La lectura de estas meditaciones sobre la belleza y la muerte fluye como río, como luz. Sin obstáculos vamos pasando de una cosa a otra, siguiendo el ritmo del pensamiento de François Cheng, cuya claridad es iluminadora. A veces dialoga consigo mismo según la gran tradición que en Occidente inauguró san Agustín. Estas meditaciones no se hilaron en la soledad, sino en aquellas salas con amigos cuyas miradas y gestos intervinieron en su tejido. La serenidad las envuelve a todas y cada una de ellas, desvelando aquellas verdades alcanzadas a través del pensamiento y la creación, a lo largo de los siglos, tanto en Oriente como en Occidente.
VICTORIA CIRLOT
21 de septiembre de 2024
Pocos libros nacen así. Las páginas que siguen son fruto de una historia singular, una historia de encuentros. Naturalmente, también tienen su prehistoria, que hunde sus raíces en una vida entera dedicada a la escritura, a la transmisión de una tradición artística milenaria, al diálogo entre los pensamientos de Oriente y Occidente. Pero a la hora de condensar en poco espacio lo esencial de sus investigaciones y reflexiones, deseo que lo habitaba desde hacía varios años, François Cheng se encontraba como desamparado: lo que tenía que decir, en el fondo, superaba el marco de la mera erudición, lo implicaba en lo más profundo de su trayectoria personal y no podía tomar la forma de un tratado de síntesis, que habría podido ser útil, ciertamente, pero no fértil. ¿Para qué hablar de la belleza si no es para tratar de hacer volver al hombre a lo mejor de sí mismo y sobre todo aventurar una palabra que pueda transformarlo? Todo sucedía entonces como si en el corazón del hombre François Cheng, el poeta llamara la atención al escritor y al sabio: les mostraba la indecencia que representaría disertar doctamente sobre un tema en que está en juego nada menos que la salvación de la humanidad. Les imponía no mencionar la palabra «belleza» sin una conciencia aguda de la barbarie del mundo. Les clamaba que frente al reino casi generalizado del cinismo, la estética solo puede alcanzar el fondo de sí misma dejándose subvertir por la ética.

# [Contenido del material]
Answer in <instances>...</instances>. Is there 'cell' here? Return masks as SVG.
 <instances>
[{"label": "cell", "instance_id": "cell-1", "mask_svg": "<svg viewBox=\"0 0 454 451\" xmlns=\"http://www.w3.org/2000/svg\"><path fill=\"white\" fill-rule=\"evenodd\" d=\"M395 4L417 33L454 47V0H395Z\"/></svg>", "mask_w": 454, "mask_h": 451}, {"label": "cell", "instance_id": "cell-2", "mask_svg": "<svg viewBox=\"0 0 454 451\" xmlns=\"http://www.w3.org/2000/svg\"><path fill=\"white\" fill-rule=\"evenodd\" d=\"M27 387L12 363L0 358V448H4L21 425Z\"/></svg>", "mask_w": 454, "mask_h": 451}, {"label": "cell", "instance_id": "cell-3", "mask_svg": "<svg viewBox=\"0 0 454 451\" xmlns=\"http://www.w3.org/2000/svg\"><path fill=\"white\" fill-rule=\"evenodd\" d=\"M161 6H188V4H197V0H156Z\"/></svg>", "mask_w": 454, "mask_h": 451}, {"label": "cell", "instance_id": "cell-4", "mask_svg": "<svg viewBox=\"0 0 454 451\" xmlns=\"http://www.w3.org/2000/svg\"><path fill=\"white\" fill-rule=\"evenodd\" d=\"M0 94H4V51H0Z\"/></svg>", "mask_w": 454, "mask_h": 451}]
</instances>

# [Consigna]
Según el fragmento sobre las meditaciones de François Cheng, ¿quién inauguró en Occidente la tradición de dialogar consigo mismo? El material es independiente del fragmento de texto.

# [Respuesta]
San Agustín.